Police said a neighbor shot the gunman after two adult daughters were attacked during a domestic violence confrontation.
PUYALLUP, WA — Two people were killed and a third was badly hurt after a domestic violence shooting spilled from a home into a Puyallup neighborhood Thursday morning, ending when a nearby homeowner shot the armed suspect, police said.
The shooting jolted a residential block in northwest Puyallup and left investigators sorting through two scenes, witness accounts and surveillance video. Police said the violence involved three family members and began as a domestic dispute before moving outside. By Thursday afternoon, one woman and the suspect were dead, another woman was in the hospital with life-threatening injuries, and detectives were still piecing together how the confrontation escalated and how the neighbor’s intervention unfolded.
Police said officers were called at about 9:10 a.m. Thursday to the 1200 block of 31st Street Northwest, near West Stewart Avenue. Capt. Kevin Gill of the Puyallup Police Department said the case started as a domestic violence incident involving three relatives. The conflict then moved out of the house and into a nearby driveway or garage area across the street, where, Gill said, one family member shot the two others. A neighbor then stepped in and shot the suspect. By the time medics and officers secured the scene, two people were dead. One of the women who had been shot was taken to a hospital in critical condition. Another woman died at the scene. Police later identified the dead woman as 23-year-old Christiannel Lyle Macapagal Maningat. Local television stations, citing police, reported the suspect was the father of both victims.
Officers spent much of the day talking with witnesses and preserving evidence from what police described as a fast-moving and deeply chaotic scene. Detectives said they were seeking surveillance footage from nearby homes to help establish exactly where shots were fired and in what order events happened. Police have not publicly said how many rounds were fired, though one nearby resident told local reporters she heard roughly 10 shots. The homeowner who shot the suspect remained at the scene and was cooperating with investigators, according to police. Authorities had not announced Friday whether that person would face any charge, and they had not released the suspect’s name. The condition of the surviving woman was described Thursday as life-threatening. By Friday, officials had not publicly provided a fuller medical update.
The shooting unfolded in a neighborhood of closely spaced homes, driveways and garages, a setting that turned a private family conflict into a public emergency within moments.

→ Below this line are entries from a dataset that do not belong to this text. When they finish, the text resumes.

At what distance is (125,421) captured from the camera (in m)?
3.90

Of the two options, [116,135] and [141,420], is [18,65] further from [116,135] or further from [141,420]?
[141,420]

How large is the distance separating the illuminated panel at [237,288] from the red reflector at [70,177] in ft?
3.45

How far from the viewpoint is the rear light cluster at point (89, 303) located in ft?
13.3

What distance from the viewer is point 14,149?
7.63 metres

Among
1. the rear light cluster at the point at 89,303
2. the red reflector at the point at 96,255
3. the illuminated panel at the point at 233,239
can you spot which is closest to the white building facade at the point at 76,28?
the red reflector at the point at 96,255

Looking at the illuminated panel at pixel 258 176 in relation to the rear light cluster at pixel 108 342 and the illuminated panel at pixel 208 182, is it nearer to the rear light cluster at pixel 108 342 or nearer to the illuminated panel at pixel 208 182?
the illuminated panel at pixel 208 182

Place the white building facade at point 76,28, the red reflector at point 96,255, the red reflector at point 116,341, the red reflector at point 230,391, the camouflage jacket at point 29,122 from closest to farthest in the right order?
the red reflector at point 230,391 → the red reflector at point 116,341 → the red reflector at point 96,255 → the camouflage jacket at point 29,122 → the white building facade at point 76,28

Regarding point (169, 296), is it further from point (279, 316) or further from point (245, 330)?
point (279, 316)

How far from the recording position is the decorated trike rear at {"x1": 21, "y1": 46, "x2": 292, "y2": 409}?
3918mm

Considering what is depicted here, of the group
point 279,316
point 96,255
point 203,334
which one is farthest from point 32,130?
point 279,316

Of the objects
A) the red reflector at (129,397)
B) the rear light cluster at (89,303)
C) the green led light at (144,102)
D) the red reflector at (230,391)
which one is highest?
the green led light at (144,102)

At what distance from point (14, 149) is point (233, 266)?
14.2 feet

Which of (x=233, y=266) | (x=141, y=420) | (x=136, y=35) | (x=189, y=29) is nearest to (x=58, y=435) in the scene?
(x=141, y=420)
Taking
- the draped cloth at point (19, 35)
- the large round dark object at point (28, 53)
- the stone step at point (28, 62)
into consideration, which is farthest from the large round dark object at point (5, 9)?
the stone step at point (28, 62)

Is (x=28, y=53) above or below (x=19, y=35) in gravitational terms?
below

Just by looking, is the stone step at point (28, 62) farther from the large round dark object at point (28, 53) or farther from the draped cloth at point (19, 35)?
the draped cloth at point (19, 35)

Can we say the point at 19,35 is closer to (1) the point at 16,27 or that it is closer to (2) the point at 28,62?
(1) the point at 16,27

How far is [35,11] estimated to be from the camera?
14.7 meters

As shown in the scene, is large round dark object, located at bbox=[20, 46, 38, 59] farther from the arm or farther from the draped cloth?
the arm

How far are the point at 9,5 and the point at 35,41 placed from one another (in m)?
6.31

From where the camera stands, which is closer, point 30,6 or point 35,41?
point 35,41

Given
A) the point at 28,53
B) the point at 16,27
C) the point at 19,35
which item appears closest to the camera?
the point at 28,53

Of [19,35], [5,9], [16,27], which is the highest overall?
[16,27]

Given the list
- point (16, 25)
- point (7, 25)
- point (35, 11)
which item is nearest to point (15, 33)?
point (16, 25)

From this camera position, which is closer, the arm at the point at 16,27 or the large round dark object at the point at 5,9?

Television video from the block showed crime scene tape stretched across two homes and investigators moving between properties. One nearby resident, Michelle Weingarden-Bandes, told reporters she ran outside after hearing gunfire and found three people down. She said a man at the scene kept repeating that the gunman was going to shoot children. Weingarden-Bandes, who said she is a nurse and former Air Force medic, told reporters she began checking for signs of life and performing chest compressions before police arrived. Central Pierce Fire & Rescue treated the wounded woman and took her to a hospital while chaplains came to support relatives and shaken witnesses gathered outside.
The case also fits a pattern that law enforcement agencies and victim advocates often describe in domestic violence killings: violence that begins inside a family setting can spread quickly beyond the home and place neighbors, children and first responders at risk. In this case, police said the confrontation crossed property lines and ended in a neighboring driveway or garage, widening the danger zone in a matter of seconds. That detail has become central to the inquiry because it bears on where each person was standing, who may have had a line of sight to the shooting, and what immediate threat the neighbor perceived before opening fire. Police have not said whether children were physically present in the immediate area when the shots were fired, and that remains one of several unanswered questions. Detectives also have not described what, if any, earlier calls for service may have involved the family.
Several formal steps now follow. Detectives must complete witness interviews, review any home security video, compare physical evidence across both properties and submit their findings for standard charging review if prosecutors are asked to consider any aspect of the case. The Pierce County Medical Examiner’s Office identified Maningat after family notification, but the office had not publicly posted complete cause-and-manner findings for all of the dead by Friday. Police also had not publicly said whether the neighbor’s use of force would be referred for an outside review, a common procedural step in complex homicide cases, or whether investigators had recovered one gun or more than one. Any decision on possible charges, if any are brought, would come after detectives finish their reports and prosecutors assess whether the evidence supports criminal liability under Washington law.
For neighbors, the shock lay in how quickly ordinary morning routines gave way to sirens, taped-off streets and a double homicide investigation. Residents told local news outlets they were stunned to see such violence on a quiet block. Video from the aftermath captured discarded personal items in the street and investigators moving carefully around marked evidence points. The emotional weight of the scene was visible as witnesses stood outside, some still trying to understand what they had seen. Even by Friday, the picture was incomplete: police had outlined the broad sequence, but key details about motive, the precise movements of each person and the final moments before the neighbor fired had not been made public. What is clear is that a family dispute ended with one daughter dead, another wounded and the father suspected of opening fire before being killed himself.
As of Friday, April 3, investigators said the case remained active. The next public milestones are expected to be additional police updates, medical examiner findings and any prosecutor review tied to the neighbor’s intervention.
Author note: Last updated April 3, 2026.